Wow.That's all I can say. I love you, Roo!

Chinwe said...

Ah man! I was really hoping that you'd come back with an African heart!

Ah well...

Chinwe said...

OK, seriously, Linds, I'm moved by your words (as usual), especially this: "It turns out to have only been a small step of obedience."

I wonder how many things I've viewed as "giant leaps of faith" when they've only been small steps of obedience. Makes me think of a parent urging his kid to take her first steps towards him - seems monumental, but the loving arms of the Father are always there waiting.

I'm glad that you are changed...

lindsay said...

I agree with you Chinwe--the arms of the Father are always ready and waiting. (I can't help but also imagine the kind of smile that parents give their kids as they take their first wobbly steps!)

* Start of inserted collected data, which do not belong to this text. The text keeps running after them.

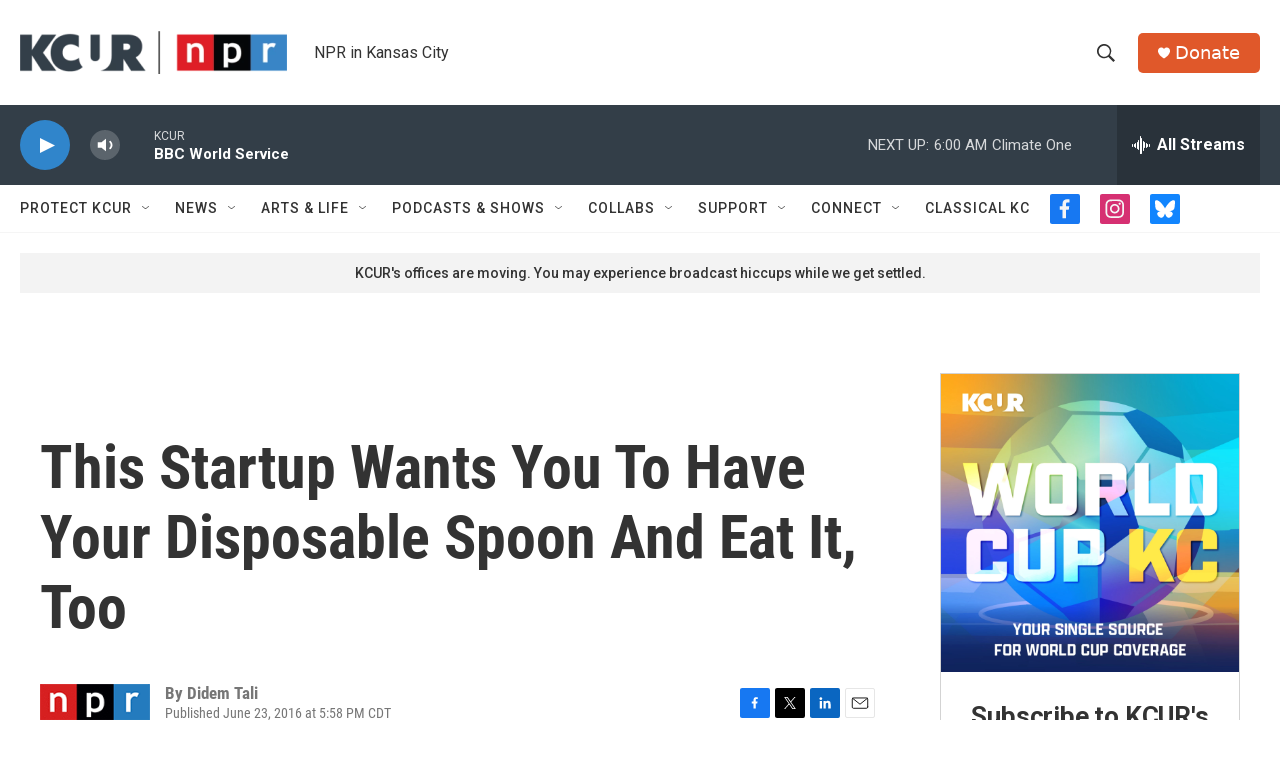

--- FILE ---
content_type: text/html; charset=utf-8
request_url: https://www.google.com/recaptcha/api2/aframe
body_size: 265
content:
<!DOCTYPE HTML><html><head><meta http-equiv="content-type" content="text/html; charset=UTF-8"></head><body><script nonce="ZadgshP1s9iwHBqZqi2iKw">/** Anti-fraud and anti-abuse applications only. See google.com/recaptcha */ try{var clients={'sodar':'https://pagead2.googlesyndication.com/pagead/sodar?'};window.addEventListener("message",function(a){try{if(a.source===window.parent){var b=JSON.parse(a.data);var c=clients[b['id']];if(c){var d=document.createElement('img');d.src=c+b['params']+'&rc='+(localStorage.getItem("rc::a")?sessionStorage.getItem("rc::b"):"");window.document.body.appendChild(d);sessionStorage.setItem("rc::e",parseInt(sessionStorage.getItem("rc::e")||0)+1);localStorage.setItem("rc::h",'1769241005071');}}}catch(b){}});window.parent.postMessage("_grecaptcha_ready", "*");}catch(b){}</script></body></html>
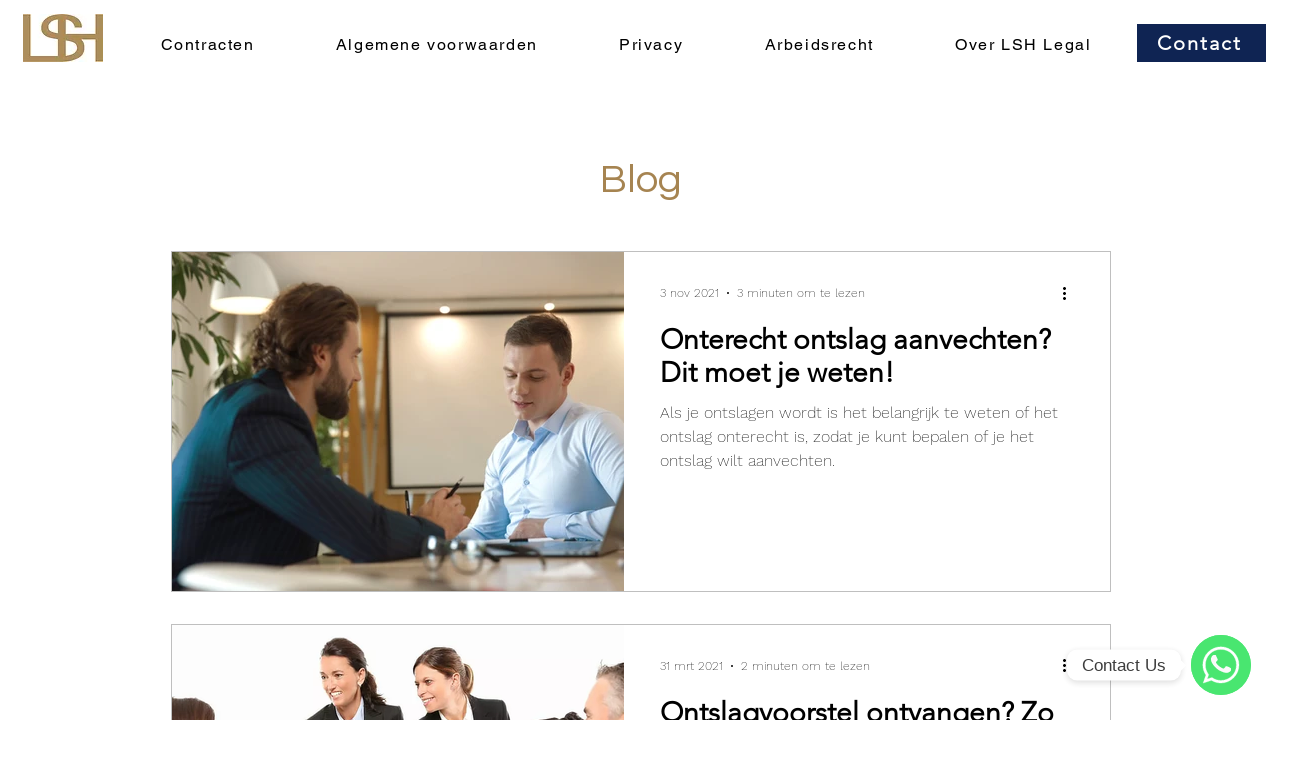

--- FILE ---
content_type: application/x-javascript; charset=utf-8
request_url: https://consent.cookiebot.com/ea5b16e5-f885-41b9-ab33-4748e6aef6fb/cc.js?renew=false&referer=www.lshlegal.nl&dnt=false&init=false
body_size: 210
content:
if(console){var cookiedomainwarning='Error: The domain WWW.LSHLEGAL.NL is not authorized to show the cookie banner for domain group ID ea5b16e5-f885-41b9-ab33-4748e6aef6fb. Please add it to the domain group in the Cookiebot Manager to authorize the domain.';if(typeof console.warn === 'function'){console.warn(cookiedomainwarning)}else{console.log(cookiedomainwarning)}};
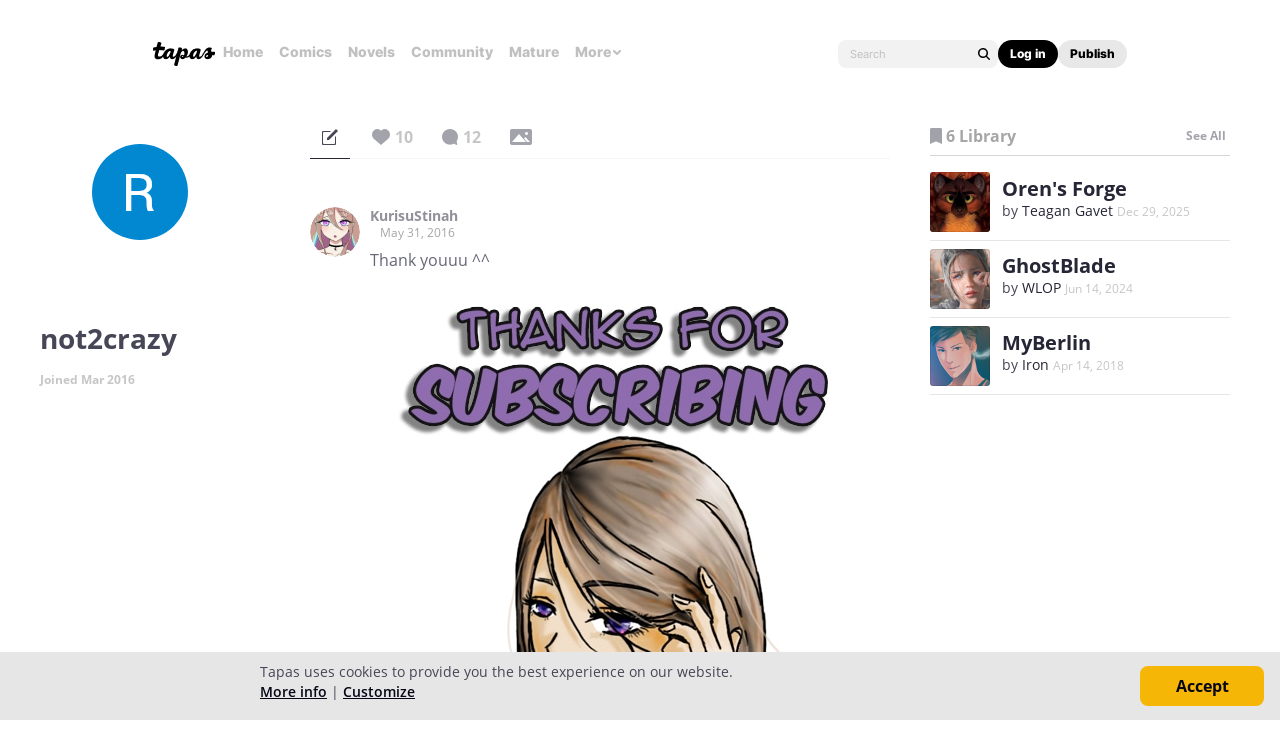

--- FILE ---
content_type: text/html; charset=utf-8
request_url: https://id.abr.ge/api/v2/third-party-cookie/identifier.html?requestID=389947524
body_size: 443
content:
<!DOCTYPE html>
<html>
<head><meta charset="utf-8"></head>
<body>

<pre>
    requestID: 389947524
    Reply: map[uuid:abbe3dd7-f6a0-403d-b514-8b6179baf622]
</pre>
<script>
    var message = {
        requestID: '389947524',
        
        reply: (document.cookie.indexOf('ab180ClientId=') !== -1) ? {"uuid":"abbe3dd7-f6a0-403d-b514-8b6179baf622"} : { error: 'Third party cookie is not supported' }
        
    }

    window.parent.postMessage(
        
        JSON.stringify(message)
        
    , '*');
</script>
</body>
</html>


--- FILE ---
content_type: text/javascript; charset=utf-8
request_url: https://app.link/_r?sdk=web2.86.5&branch_key=key_live_ldk4mdNH1zcoGVBwIjDYMjidFCj4FWGU&callback=branch_callback__0
body_size: 72
content:
/**/ typeof branch_callback__0 === 'function' && branch_callback__0("1541330346645777707");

It's also a reminder to me of God's faithfulness--he never gives us more temptation than we can bear, but conversely he also never asks us to take bigger "steps" than we are able. But knowing that is different than beliving it... which of course takes trust.

Greg & Karin said...

Dear Lindsay, On Sunday I asked your mom about the "latest" with you (I really hadn't heard anything since you left). You'd probably told me about your blog, but I'd forgotten all about it, so she sent me the link. Right now, it's 3am... and for the last 1.5 hours, I've been reading your blog and almost every link attached to it (I was especially touched by Amy's African Adventures, I guess because I'm a pedi nurse...) I'm moved to tears... partly out of "envy" for the way you and so many others have been obedient and gone to serve with Mercy Ships... & largely because of the stories of those helped as well as those turned-away. I read all the way back to your posts in May, before you left. You have an amazing gift of communicating through writing, and it's such a joy to share your adventures & hear your "take" on everything. You can be sure that I'll be a regular reader from here-on-out! On another note, Holly is back in Houston and will be giving a presentation tonight about her time with Mercy Ships. I can't wait to hear from her, too! God bless you and give you the strength & compassion needed for each day! Lam. 3:21-22 - The steadfast love of the Lord never changes... never comes to an end. His mercies are new every morning. PRAISE GOD for the mercy that is being poured-out through you and others because of Mercy Ships. Take care! Love, Karin.

lindsay said...

I very much appreciate your comment and encouraging words! I am glad Mom was able to direct you here, as it is my main place to process what is going on here in Benin. I am also glad that you enjoyed some of the other Mercy Shipper blogs--I found Ali's blog through a friend almost a year ago before I knew I wanted to come to Mercy Ships. I think she ought to write a book. :)
I do have to say that I think being here with Mercy Ships may very well end up as a watershed event in my life. Not that I necessarily feel called to career missions, but my time here has turned into such a beautifully complex season of learning and growing and serving all at once. And it is so beautiful to be able to see God so concretely at work in the lives of the patients and their families... and in the lives of my fellow crew members.

Anonymous said...

Just catching up on your blog during a quiet night shift....
Love your thoughts and words. Isn't it amazing that the things we often struggle to commit to end up being amazing when it is done in faith?